Travel sickness, also known as motion sickness, effects certain individuals who are sensitive to a repetitive movement of the whole body.
What to look for
The symptoms include nausea, heavy breathing, dizziness, fatigue, vomiting, headache, pallor, sweating and discomfort in the abdominal area.
Traveling in cars, boats, planes and buses are the usual causes, but the effect may also be brought on by funfair rides and sometimes by going up or down in a lift. The cause of travel sickness is thought to be connected to the balancing mechanisms within the ear which help the brain coordinate information about space and movement. As well as physical causes, there may also be a psychological cause brought on by fear of movements over which the person has no control.
When to seek further professional advice
If you suffer from travel sickness you can visit your doctor so that he can treat it.
Acupressure: Pressing on the wrist with fingers at a certain point can help allieviate travel sickness.
Other therapies include: Aromatherapy, Homeopathy and Bach flower remedies.
Travel sickness is rarely suffered by the person driving the car or boat as they feel more in control of the movement.
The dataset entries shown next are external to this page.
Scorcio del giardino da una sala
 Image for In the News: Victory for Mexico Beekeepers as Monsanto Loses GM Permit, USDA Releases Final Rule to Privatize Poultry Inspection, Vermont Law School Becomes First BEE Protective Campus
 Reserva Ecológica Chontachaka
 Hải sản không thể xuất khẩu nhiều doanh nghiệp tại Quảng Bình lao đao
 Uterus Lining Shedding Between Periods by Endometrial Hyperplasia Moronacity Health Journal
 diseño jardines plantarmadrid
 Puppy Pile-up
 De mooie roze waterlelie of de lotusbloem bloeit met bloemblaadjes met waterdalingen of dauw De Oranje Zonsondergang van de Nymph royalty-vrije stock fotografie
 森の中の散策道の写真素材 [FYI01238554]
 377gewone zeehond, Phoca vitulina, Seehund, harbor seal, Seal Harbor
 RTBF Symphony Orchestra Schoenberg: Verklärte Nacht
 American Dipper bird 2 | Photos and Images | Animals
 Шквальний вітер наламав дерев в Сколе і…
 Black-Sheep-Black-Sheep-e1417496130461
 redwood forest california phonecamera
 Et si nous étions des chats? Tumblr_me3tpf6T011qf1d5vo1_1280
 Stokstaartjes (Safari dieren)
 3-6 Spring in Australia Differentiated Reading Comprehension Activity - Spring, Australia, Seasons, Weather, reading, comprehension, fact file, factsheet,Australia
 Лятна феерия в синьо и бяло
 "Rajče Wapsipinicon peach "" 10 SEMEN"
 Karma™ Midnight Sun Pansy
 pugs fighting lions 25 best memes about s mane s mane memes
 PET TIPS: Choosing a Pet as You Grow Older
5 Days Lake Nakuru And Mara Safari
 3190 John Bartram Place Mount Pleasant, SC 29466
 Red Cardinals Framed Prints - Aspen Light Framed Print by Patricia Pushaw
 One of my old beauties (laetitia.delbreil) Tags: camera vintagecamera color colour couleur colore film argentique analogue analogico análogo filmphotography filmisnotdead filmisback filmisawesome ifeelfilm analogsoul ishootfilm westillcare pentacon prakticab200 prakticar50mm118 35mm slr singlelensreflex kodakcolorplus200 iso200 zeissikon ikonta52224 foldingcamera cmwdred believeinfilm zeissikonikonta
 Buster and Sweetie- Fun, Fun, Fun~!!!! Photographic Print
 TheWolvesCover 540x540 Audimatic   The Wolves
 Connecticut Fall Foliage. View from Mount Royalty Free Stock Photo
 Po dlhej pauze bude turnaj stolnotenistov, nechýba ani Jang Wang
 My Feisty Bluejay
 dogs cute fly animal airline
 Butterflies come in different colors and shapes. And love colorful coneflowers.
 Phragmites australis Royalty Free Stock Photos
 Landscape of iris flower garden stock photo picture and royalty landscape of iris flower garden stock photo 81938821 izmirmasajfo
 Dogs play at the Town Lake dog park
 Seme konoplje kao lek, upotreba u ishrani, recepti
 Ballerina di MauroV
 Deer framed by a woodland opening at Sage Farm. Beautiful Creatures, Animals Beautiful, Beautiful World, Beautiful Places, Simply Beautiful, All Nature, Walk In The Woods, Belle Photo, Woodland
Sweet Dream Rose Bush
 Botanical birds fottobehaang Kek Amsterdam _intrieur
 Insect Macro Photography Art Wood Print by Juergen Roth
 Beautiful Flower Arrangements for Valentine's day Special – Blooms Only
However, it is unwise for passengers who suffer from travel sickness to eat heartily before setting out. The are various drugs available over the counter to counteract the symptoms but people may have to try out several before finding a suitable one. Such drugs usually contain atropine and antihistamines. The tablets should be taken at least one hour before the start of the journey. If taken while traveling there is a risk of vomiting them up. For long journeys a doctor may prescribe a stronger drug. Avoid alcoholic drinks when traveling as motion sickness drugs can have a sedative effect. Other side effects of such drugs include blurred vision.